Stated problem ::
Provide the data again in its entirety, exactly as given.

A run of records

▽

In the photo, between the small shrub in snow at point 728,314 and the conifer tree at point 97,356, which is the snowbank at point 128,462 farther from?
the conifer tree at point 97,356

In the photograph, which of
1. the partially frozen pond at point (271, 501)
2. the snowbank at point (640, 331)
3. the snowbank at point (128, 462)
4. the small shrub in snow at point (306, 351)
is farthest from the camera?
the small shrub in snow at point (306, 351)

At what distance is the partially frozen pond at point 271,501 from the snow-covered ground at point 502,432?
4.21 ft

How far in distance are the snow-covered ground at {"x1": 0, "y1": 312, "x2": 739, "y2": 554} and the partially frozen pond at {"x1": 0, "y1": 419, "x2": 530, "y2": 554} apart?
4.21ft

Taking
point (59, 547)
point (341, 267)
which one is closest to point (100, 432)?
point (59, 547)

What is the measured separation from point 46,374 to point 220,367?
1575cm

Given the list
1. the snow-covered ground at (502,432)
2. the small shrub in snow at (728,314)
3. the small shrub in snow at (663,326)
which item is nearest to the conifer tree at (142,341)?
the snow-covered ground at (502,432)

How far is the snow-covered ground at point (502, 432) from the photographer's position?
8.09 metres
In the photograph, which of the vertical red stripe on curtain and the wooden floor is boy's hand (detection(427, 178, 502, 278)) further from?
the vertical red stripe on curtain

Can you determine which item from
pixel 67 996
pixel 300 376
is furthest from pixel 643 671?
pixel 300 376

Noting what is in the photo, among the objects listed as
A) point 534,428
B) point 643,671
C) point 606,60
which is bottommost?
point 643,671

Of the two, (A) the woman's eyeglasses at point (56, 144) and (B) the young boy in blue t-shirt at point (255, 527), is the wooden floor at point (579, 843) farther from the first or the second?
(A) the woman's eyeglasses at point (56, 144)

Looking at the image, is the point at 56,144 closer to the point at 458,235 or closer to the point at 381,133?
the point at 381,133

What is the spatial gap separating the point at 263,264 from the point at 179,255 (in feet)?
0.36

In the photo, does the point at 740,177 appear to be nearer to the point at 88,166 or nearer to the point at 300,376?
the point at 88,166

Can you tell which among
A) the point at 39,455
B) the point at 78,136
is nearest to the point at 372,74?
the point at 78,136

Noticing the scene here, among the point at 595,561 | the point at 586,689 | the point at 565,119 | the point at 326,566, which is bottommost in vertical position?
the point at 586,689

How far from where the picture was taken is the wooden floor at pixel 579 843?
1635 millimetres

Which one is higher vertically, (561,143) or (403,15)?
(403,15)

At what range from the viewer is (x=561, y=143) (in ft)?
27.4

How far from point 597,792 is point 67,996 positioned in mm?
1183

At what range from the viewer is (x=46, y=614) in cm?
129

△

Worked answer ::
In the photo, between the small shrub in snow at point 728,314 and the conifer tree at point 97,356, which is the snowbank at point 128,462 farther from?
the conifer tree at point 97,356

In the photograph, which of
1. the partially frozen pond at point (271, 501)
2. the snowbank at point (640, 331)
3. the snowbank at point (128, 462)
4. the small shrub in snow at point (306, 351)
is farthest from the camera?
the small shrub in snow at point (306, 351)

At what distance is the partially frozen pond at point 271,501 from the snow-covered ground at point 502,432?
4.21 ft

How far in distance are the snow-covered ground at {"x1": 0, "y1": 312, "x2": 739, "y2": 554} and the partially frozen pond at {"x1": 0, "y1": 419, "x2": 530, "y2": 554} apart?
4.21ft

Taking
point (59, 547)
point (341, 267)
which one is closest to point (100, 432)?
point (59, 547)

What is the measured separation from point 46,374 to point 220,367?
1575cm

Given the list
1. the snow-covered ground at (502,432)
2. the small shrub in snow at (728,314)
3. the small shrub in snow at (663,326)
which item is nearest to the conifer tree at (142,341)?
the snow-covered ground at (502,432)

How far is the snow-covered ground at point (502, 432) from the photographer's position?
8.09 metres
In the photograph, which of the vertical red stripe on curtain and the wooden floor is boy's hand (detection(427, 178, 502, 278)) further from?
the vertical red stripe on curtain

Can you determine which item from
pixel 67 996
pixel 300 376
is furthest from pixel 643 671?
pixel 300 376

Noting what is in the photo, among the objects listed as
A) point 534,428
B) point 643,671
C) point 606,60
which is bottommost?
point 643,671

Of the two, (A) the woman's eyeglasses at point (56, 144) and (B) the young boy in blue t-shirt at point (255, 527), is the wooden floor at point (579, 843) farther from the first or the second?
(A) the woman's eyeglasses at point (56, 144)

Looking at the image, is the point at 56,144 closer to the point at 458,235 or closer to the point at 381,133?
the point at 381,133

What is the spatial gap separating the point at 263,264 from the point at 179,255 (in feet)?
0.36

In the photo, does the point at 740,177 appear to be nearer to the point at 88,166 or nearer to the point at 300,376?
the point at 88,166

Can you tell which among
A) the point at 39,455
B) the point at 78,136
is nearest to the point at 372,74?
the point at 78,136

Noticing the scene here, among the point at 595,561 | the point at 586,689 | the point at 565,119 | the point at 326,566, which is bottommost in vertical position?
the point at 586,689

How far from where the picture was taken is the wooden floor at pixel 579 843?
1635 millimetres

Which one is higher vertically, (561,143) or (403,15)?
(403,15)

At what range from the viewer is (x=561, y=143) (in ft)?
27.4

How far from point 597,792 is point 67,996 positioned in mm?
1183

At what range from the viewer is (x=46, y=614) in cm?
129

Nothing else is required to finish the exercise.